Follow the flow.
Although a simple principle, following the flow of life can be extremely difficult.
I'm sure you have heard it a million times, and still found it difficult to do. Me telling you isn't going to make it any easier, either.
Nonetheless, it's still one of the few principles in self-discovery that actually works, so when someone tells you to “follow the flow”, it makes sense listening to it.
It helps, though, to understand why this specific piece of advice is so hard to turn into reality.
To do that, let's look at the philosophy most connected to the principle of flow.
I am referring to Taoism, the ancient Chinese philosophy allegedly formulated by Lao-Tzu in 500 B.C. in the book, Tao Te Ching.
It's based on the concept of Tao, which is a cosmic force that flows through all things and binds them together, even when separated.
According to Taoism, the key to life is to always go with the natural flow of this cosmic force, since it's how life manifests itself.
Going against it will only lead to suffering, which again will lead to disillusion and destruction.
In other words, life will give you friction unless you go with the natural flow of life, called Tao, and ultimately unite with it.
Yin and Yang
The question is, how do you do it?
How do you find the way (Tao means way), and why is it so difficult without experiencing friction?
To help us understand that, Taoism gives us the concept of Yin and Yang – the dualities of life.
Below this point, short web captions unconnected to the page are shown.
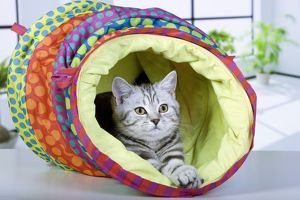 Cat - British Short Hair Silver Tabby - in cat tube-house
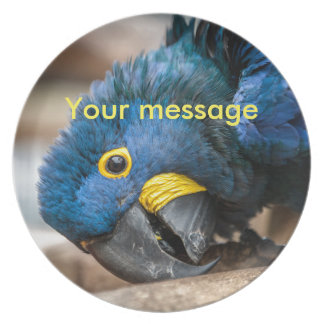 Plate with blue Hyacinth Macaw parrot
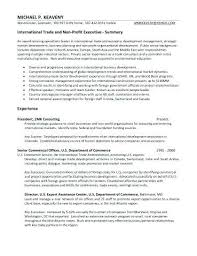 Sales Directors Elegant Sample Executive Resume New T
They are a result of the Tao splitting itself into two opposite parts.
The only way they can come together again is through a constant interplay to create perfect balance, and in doing so, they unite with their source, the Tao.
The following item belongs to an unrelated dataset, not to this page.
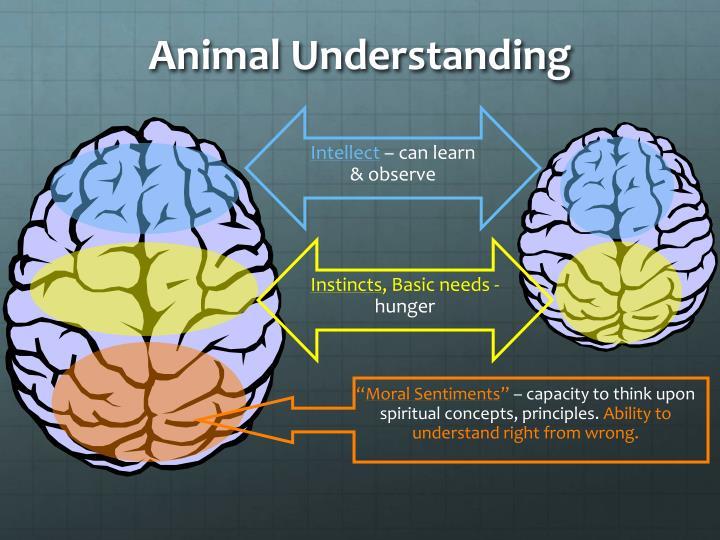 Animal Understanding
In Taoism, this is the process we experience as life, so when we have friction in it, it's because we are not balancing the Yin and the Yang properly.
Flow comes from balance
To put in another way, flow arises as a natural consequence of balancing the dualities of life.
Meaning, that if you put your mind to just one end of the spectrum, you will never experience flow.
The opposite of your focus will always present itself as a natural way for you to balance the two.
As an example, it's what happens when you focus entirely on happiness. It's only a matter of time before you start feeling miserable.
Or, transversely, when going deep into your pain, you will start to experience a release of it.
That doesn't mean you should just maintain focus on the negative to achieve the positive.
It's never either-or, but always both. You want your mind to be present in both dualities at the same time in equal proportions.
The key is a constant and dynamic interplay between them with both your mind, energy, and body.
That's how you balance them – and follow the flow.